|Royal Group Technologies Ltd.
|February 11, 1999 to October 13, 2004
|Lead Plaintiff Deadline:
|Southern District, NY
The complaint charges Royal Group and certain of its officers and directors with violations of the Securities Exchange Act of 1934. Royal Group is a vertically integrated manufacturer of polymer-based home improvement, consumer and construction products. Royal Group's operations are located primarily in Canada and the United States, with international locations in Mexico, South America, Europe and Asia.

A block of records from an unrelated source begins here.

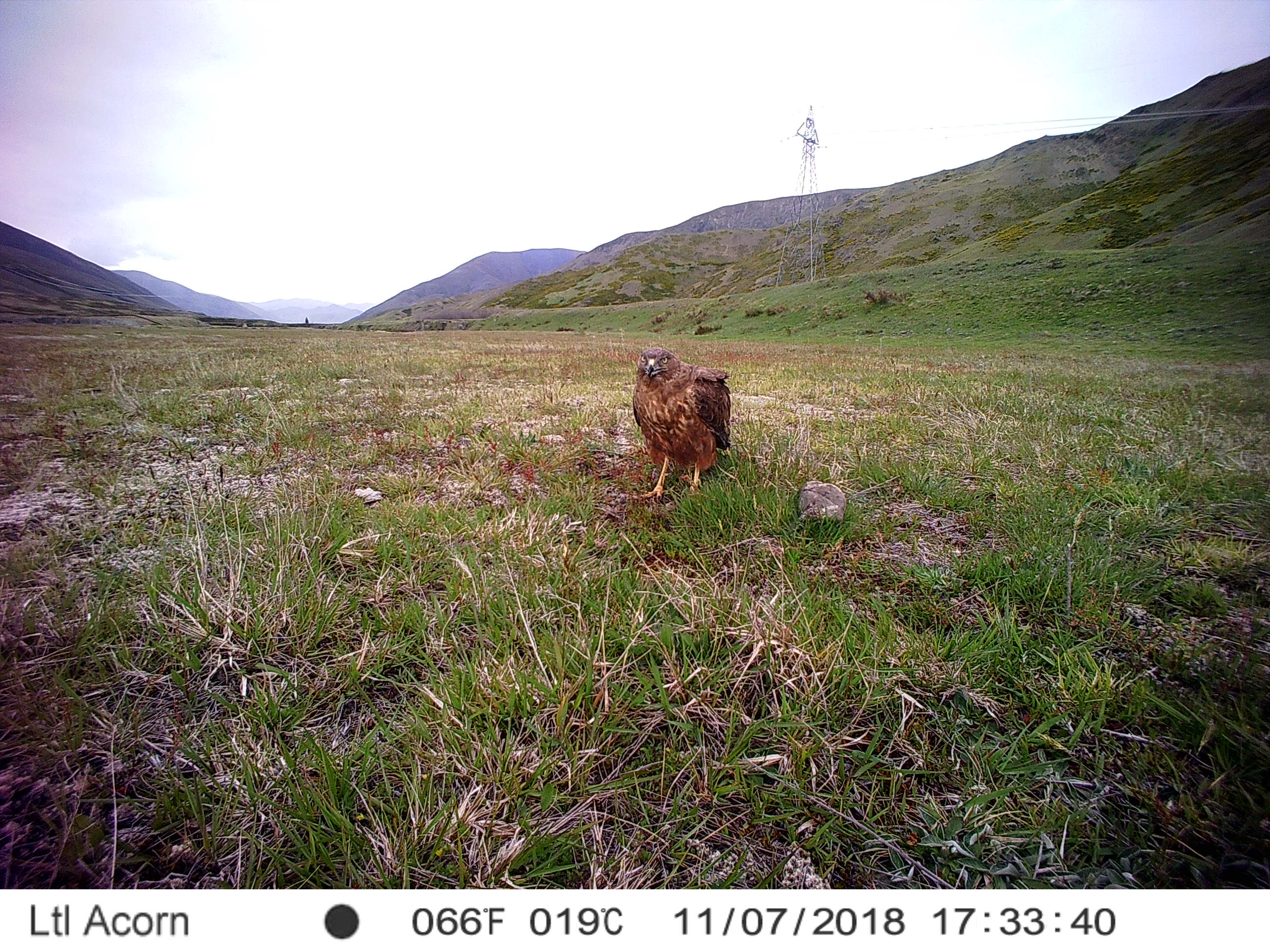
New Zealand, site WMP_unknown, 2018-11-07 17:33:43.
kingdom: Animalia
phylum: Chordata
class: Aves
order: Accipitriformes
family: Accipitridae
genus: Circus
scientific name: Circus approximans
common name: swamp harrier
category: harrier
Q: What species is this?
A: Harrier (swamp harrier) (Circus approximans).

The complaint alleges that during the Class Period, defendants caused Royal Group's shares to trade at artificially inflated levels through the issuance of false and misleading financial statements. The statements were materially false and misleading because defendants knew, but failed to disclose that: (i) defendants were enjoined in a scheme to packet ill-gotten monies in violation of applicable law, including laws governing "fraud" and "conspiracy"; (ii) defendants used a resort partially owned by them as a vehicle to steal money from the Company; (iii) the Company's inventory was overstated as defendants delayed the writedown of these assets to prevent further earnings erosion; (iv) the Company's U.S. window business was not poised for growth but faltering, contrary to defendants' portrayal; (v) the defendants' margins were being eroded by the increase of higher raw material costs; and (vi) as a result of (i)-(vi) above, defendants' projections for FY 2003-2004 were grossly overstated.
On October 15, 2004, Royal Group disclosed the first Royal Canadian Mounted Police ("RCMP") production order for three Royal Group current or former executives who faced allegations of defrauding shareholders and creditors. The court documents named company founder, controlling shareholder and non-executive chairman Vic De Zen, former CFO Gary Brown and then current President and CEO Douglas Dunsmuir. The investigation relates to allegations that De Zen, Brown and Dunsmuir violated sections of the Criminal Code for fraud and conspiracy by circulating or publishing a prospectus or statement or account which they knew was false, for a period between January 1996 and July 2004. Upon this news, shares of Royal Group fell $1.12 per share, or almost 15%, to close at $7.85 per share on the next trading day on unusually heavy trading volume. On October 28, 2004, these allegations widened to include current CFO Ronald Goegan and large shareholders Domenic D'Amico and Fortunato Bordin, and expanded the time period to between January 1996 to present.
If you acquired the securities of the defendants during the Class Period you may, no later than the Lead Plaintiff Deadline shown above, request that the Court appoint you as lead plaintiff through counsel of your choice. You may also choose to remain an absent class member. A lead plaintiff must meet certain requirements.